▶ Page excerpt

American Dad! (2005–…): Season 14, Episode 6 - Lost Boys - full transcript

Roger breaks up Steve's friendship with Snot, Barry and Toshi. Jeff realizes he has a flair for house flipping and gets Stan, Francine and Hayley involved.

Today is our 10th Friendiversary.

10 years ago, four kids entered
a Chuck E. Cheese ball pit

as strangers, but they emerged...

They emerged best friends.

I promised myself I wouldn't do this!

Let's skip the speech and
go straight to dessert.

♪ In a Chuck E. Cheese ♪

♪ These four boys will meet ♪

♪ It's our Friendiversary ♪

♪ Friendiversary ♪

♪ We're Snot, we're Barry,
we're Steve, and Toshi ♪



♪ It's our Friendiversary ♪

♪ Friendiversary ♪

♪ It's our Friendiversary-y-y-y-y ♪

Squash, squash, squash! Squash, squash!

Roger needs a squash partner!

- Roger!
- Steve!

Big squash tourney tomorrow.

I need you to be my squash partner.

Squash.

I don't even know what squash is.

What?! Everyone knows squash.

- Roger.
- Squash.

It's our Friendiversary.

▶ Supplied material
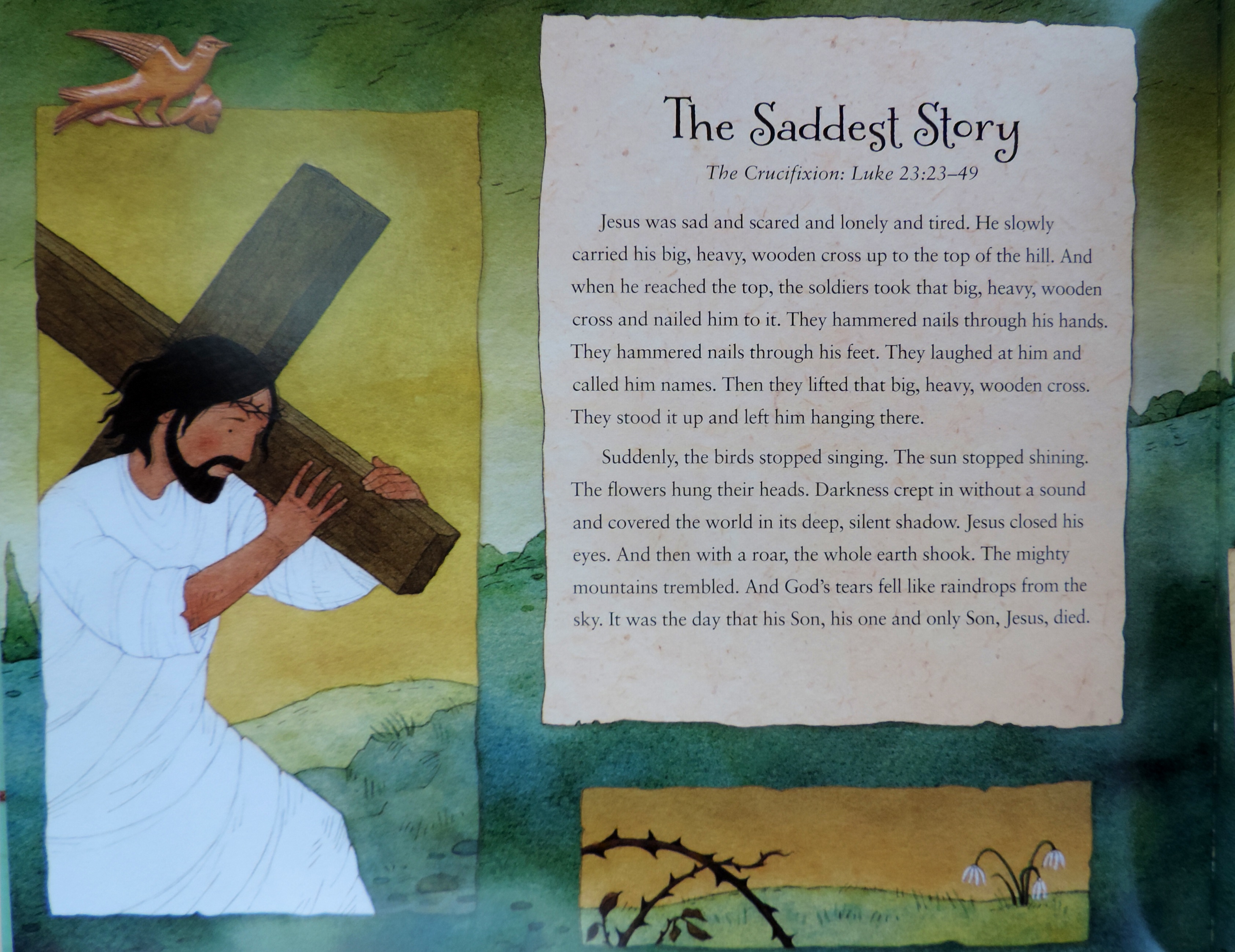 The Saddest Story

The Crucifixion: Luke 23:23–49

Jesus was sad and scared and lonely and tired. He slowly carried his big, heavy, wooden cross up to the top of the hill. And when he reached the top, the soldiers took that big, heavy, wooden cross and nailed him to it. They hammered nails through his hands. They hammered nails through his feet. They laughed at him and called him names. Then they lifted that big, heavy, wooden cross. They stood it up and left him hanging there.

Suddenly, the birds stopped singing. The sun stopped shining. The flowers hung their heads. Darkness crept in without a sound and covered the world in its deep, silent shadow. Jesus closed his eyes. And then with a roar, the whole earth shook. The mighty mountains trembled. And God's tears fell like raindrops from the sky. It was the day that his Son, his one and only Son, Jesus, died.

▶ Exercise aim
Answer these questions about the Lost Boys transcript:
1. According to the episode summary, whom does Jeff get involved in house flipping?
2. Where did the four kids first meet ten years ago?
3. What kind of partner does Roger ask Steve to be?
The data has no connection to the text.

▶ Problem solution
1. Stan, Francine and Hayley.
2. In a Chuck E. Cheese ball pit.
3. His squash partner.